By Corinne Ramey 

The conviction of a former Goldman Sachs Group Inc. computer programmer should be tossed because he has been prosecuted twice for the same conduct, his lawyer told a New York state appeals court Tuesday, marking the latest chapter in a decade-long legal saga.

The legal chronicles of Sergey Aleynikov, who worked at Goldman as a computer programmer from May 2007 through June 2009, have included two trials, multiple appeals and a year in federal prison. Tuesday's appeal, Mr. Aleynikov's lawyers wrote in court documents, is "the final chapter in Aleynikov's decade-long odyssey through the nation's criminal justice system."

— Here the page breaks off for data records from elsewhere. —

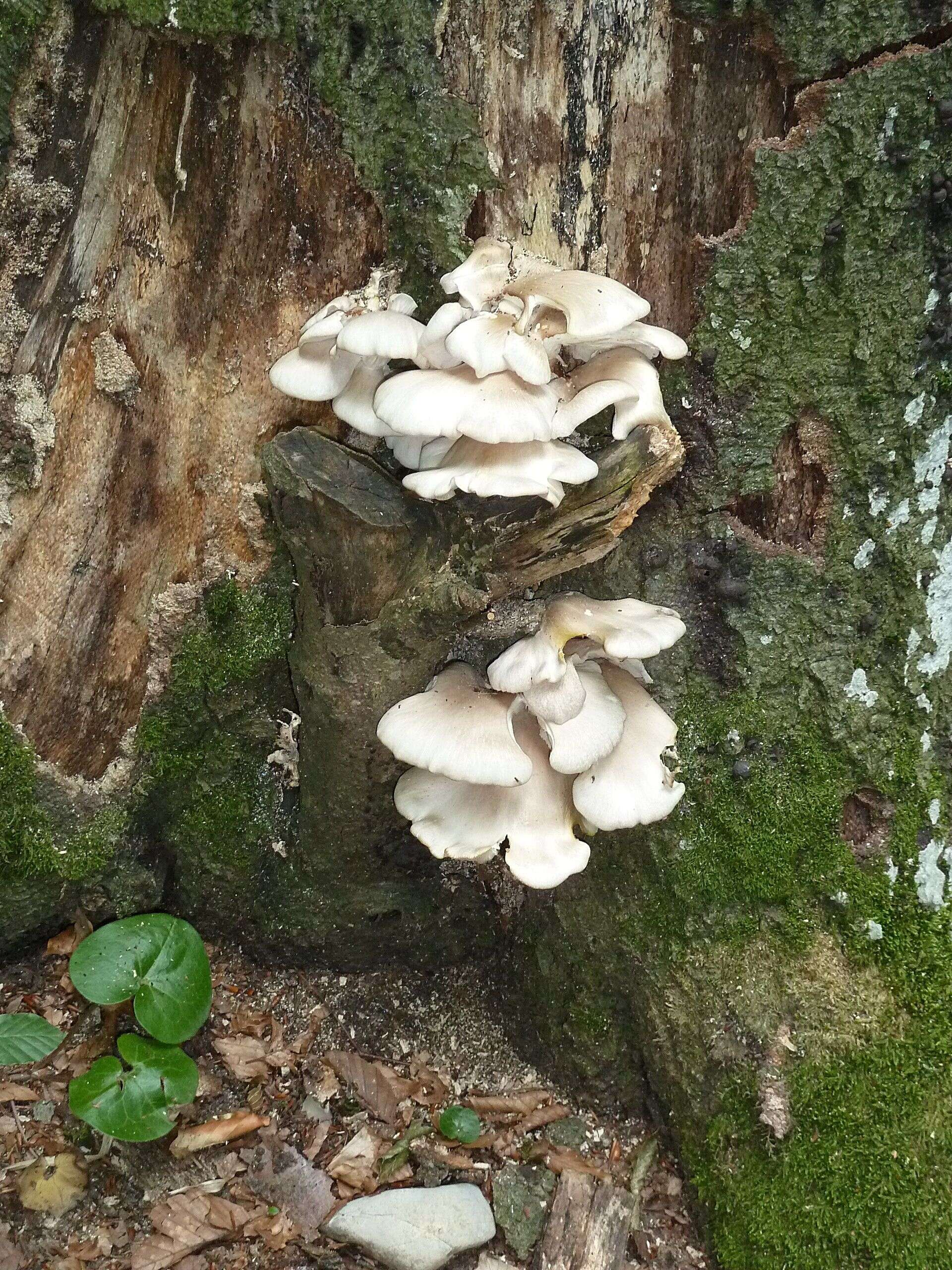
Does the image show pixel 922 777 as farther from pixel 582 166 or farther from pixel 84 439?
pixel 84 439

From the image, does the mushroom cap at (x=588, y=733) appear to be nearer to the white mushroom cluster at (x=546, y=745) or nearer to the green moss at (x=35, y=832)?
the white mushroom cluster at (x=546, y=745)

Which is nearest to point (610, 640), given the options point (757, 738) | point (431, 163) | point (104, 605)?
point (757, 738)

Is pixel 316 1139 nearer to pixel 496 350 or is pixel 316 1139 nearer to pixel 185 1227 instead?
pixel 185 1227

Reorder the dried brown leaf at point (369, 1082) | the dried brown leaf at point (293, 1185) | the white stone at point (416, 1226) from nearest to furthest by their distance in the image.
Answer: the white stone at point (416, 1226) → the dried brown leaf at point (293, 1185) → the dried brown leaf at point (369, 1082)

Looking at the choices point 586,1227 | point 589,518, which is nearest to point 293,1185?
point 586,1227

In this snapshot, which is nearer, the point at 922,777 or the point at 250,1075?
the point at 922,777

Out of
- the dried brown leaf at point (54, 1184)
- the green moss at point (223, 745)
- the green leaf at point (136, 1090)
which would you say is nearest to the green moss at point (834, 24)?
the green moss at point (223, 745)
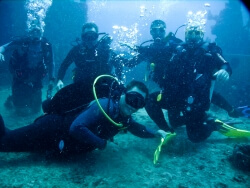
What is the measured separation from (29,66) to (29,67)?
0.03m

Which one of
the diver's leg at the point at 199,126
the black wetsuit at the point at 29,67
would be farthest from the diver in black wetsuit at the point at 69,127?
the black wetsuit at the point at 29,67

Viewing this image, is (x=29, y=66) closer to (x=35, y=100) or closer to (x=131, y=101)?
(x=35, y=100)

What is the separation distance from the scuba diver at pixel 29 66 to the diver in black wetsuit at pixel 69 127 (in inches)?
130

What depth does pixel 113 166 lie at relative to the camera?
10.6ft

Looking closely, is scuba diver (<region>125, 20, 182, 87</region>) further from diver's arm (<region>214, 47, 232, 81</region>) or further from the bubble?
the bubble

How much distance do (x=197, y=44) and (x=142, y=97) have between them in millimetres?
2734

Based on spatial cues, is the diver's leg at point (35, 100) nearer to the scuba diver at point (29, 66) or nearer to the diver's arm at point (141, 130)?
the scuba diver at point (29, 66)


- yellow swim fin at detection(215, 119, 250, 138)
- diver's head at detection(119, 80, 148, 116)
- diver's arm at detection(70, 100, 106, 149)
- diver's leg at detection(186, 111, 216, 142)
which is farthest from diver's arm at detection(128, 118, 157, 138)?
yellow swim fin at detection(215, 119, 250, 138)

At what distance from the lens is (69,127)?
296 cm

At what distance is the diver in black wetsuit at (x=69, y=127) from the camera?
288 centimetres

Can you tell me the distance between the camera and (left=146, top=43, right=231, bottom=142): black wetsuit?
15.2 ft

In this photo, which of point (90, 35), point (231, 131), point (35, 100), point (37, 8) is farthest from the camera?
point (37, 8)

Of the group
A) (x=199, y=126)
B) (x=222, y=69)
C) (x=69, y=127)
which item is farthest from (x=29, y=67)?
(x=222, y=69)

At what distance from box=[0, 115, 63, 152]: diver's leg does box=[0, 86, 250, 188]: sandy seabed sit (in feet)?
0.91
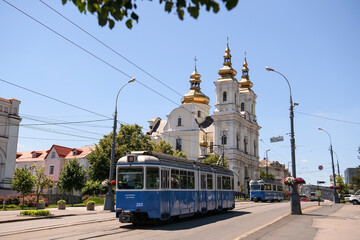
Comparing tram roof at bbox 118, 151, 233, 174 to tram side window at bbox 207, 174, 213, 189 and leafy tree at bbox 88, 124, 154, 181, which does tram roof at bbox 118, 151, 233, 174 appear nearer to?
tram side window at bbox 207, 174, 213, 189

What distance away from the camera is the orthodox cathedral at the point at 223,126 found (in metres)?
73.4

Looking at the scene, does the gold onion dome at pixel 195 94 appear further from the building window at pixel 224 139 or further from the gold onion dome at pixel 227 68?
the building window at pixel 224 139

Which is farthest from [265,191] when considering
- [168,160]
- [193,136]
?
[168,160]

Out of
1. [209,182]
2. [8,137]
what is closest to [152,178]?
[209,182]

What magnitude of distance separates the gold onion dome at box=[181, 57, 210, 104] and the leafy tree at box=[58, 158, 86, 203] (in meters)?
42.0

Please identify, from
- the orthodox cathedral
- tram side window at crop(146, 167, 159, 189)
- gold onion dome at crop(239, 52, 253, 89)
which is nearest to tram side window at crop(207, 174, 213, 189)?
tram side window at crop(146, 167, 159, 189)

In 2009, federal authorities arrested Mr. Aleynikov and accused him of copying Goldman's proprietary code for its high-frequency-trading business, which uses algorithmic trading programs. Mr. Aleynikov then uploaded that code to a server in Germany and brought it on a flash drive to Chicago, where he met with a startup that had hired him to help develop its own high-frequency software.

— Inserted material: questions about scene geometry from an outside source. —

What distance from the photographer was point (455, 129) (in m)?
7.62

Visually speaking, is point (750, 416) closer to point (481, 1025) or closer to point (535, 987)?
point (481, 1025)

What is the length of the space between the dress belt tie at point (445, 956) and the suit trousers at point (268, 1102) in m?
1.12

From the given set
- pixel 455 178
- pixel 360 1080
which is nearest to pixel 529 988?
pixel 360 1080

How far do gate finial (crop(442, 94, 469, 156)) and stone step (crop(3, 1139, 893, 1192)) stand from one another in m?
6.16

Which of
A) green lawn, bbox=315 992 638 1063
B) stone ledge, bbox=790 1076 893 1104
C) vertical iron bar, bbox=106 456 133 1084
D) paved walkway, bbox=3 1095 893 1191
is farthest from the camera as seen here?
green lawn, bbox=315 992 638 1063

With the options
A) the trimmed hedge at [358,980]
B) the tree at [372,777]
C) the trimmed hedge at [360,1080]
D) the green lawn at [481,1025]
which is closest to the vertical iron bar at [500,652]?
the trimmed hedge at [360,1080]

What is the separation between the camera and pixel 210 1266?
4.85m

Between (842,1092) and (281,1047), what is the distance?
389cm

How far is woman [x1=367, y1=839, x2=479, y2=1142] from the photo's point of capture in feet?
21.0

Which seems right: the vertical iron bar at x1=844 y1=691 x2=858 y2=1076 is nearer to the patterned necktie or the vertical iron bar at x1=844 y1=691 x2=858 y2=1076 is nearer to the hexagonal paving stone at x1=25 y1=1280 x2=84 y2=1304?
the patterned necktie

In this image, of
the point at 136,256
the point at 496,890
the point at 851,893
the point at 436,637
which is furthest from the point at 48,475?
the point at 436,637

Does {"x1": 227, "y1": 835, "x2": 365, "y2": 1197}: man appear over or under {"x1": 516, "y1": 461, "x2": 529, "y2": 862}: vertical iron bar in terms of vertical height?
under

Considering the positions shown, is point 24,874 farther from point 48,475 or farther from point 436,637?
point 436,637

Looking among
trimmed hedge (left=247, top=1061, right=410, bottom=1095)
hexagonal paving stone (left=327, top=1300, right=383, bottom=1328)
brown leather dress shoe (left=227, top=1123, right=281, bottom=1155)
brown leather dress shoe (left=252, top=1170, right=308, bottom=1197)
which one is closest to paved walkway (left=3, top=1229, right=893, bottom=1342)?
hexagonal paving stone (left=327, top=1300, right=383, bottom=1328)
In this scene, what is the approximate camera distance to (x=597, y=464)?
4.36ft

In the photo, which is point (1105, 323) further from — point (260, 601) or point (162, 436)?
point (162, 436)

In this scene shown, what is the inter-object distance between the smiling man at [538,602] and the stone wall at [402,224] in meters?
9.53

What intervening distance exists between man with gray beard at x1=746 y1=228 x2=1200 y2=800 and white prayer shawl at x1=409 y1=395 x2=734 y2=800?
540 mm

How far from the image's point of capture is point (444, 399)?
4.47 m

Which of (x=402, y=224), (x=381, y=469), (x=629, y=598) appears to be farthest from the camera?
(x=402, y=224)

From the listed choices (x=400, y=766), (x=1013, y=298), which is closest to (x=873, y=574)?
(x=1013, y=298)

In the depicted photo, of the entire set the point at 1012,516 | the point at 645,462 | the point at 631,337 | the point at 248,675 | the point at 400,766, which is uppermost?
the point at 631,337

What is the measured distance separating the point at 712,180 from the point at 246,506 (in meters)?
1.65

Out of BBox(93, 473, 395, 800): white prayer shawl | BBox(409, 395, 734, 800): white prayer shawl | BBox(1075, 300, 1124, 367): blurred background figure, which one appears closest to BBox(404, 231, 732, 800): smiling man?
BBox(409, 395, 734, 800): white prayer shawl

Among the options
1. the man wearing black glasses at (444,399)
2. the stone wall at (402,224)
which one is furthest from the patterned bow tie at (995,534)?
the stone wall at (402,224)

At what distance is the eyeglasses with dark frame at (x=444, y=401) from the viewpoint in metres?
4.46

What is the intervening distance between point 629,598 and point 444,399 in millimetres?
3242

After a trial in federal court in Manhattan, Mr. Aleynikov was convicted and sentenced to eight years in prison. The Second U.S. Circuit Court of Appeals reversed his conviction, ruling that the National Stolen Property Act required that the item in question be tangible.

In 2012, the Manhattan district attorney's office charged Mr. Aleynikov with state crimes stemming from the same conduct. In 2015, a jury convicted him of one count of unlawful use of secret scientific material, but the judge later dismissed it, citing insufficient evidence.

A state appeals court reinstated the conviction. Mr. Aleynikov was sentenced to time served.

On Tuesday, a panel of judges from the state Appellate Division's First Department, an intermediate appeals court in Manhattan, weighed whether to overturn that conviction. At issue, Mr. Aleynikov's lawyer said, was whether that conviction violates double-jeopardy laws, which bar someone from being prosecuted twice for the same crime.

"This is nothing more than a complete second bite of the apple," Kevin Marino, a lawyer for Mr. Aleynikov, told the judges. He said the differences in federal and state statutes amount to semantics.

Assistant District Attorney Elizabeth Roper argued that state and federal laws were different and dealt with different conduct.

Several judges indicated they were sympathetic to prosecutors' arguments. "The reason [Mr. Aleynikov was] acquitted is the federal statute didn't address that conduct," said one judge. "The state statute does."

A spokeswoman for Goldman Sachs declined to comment.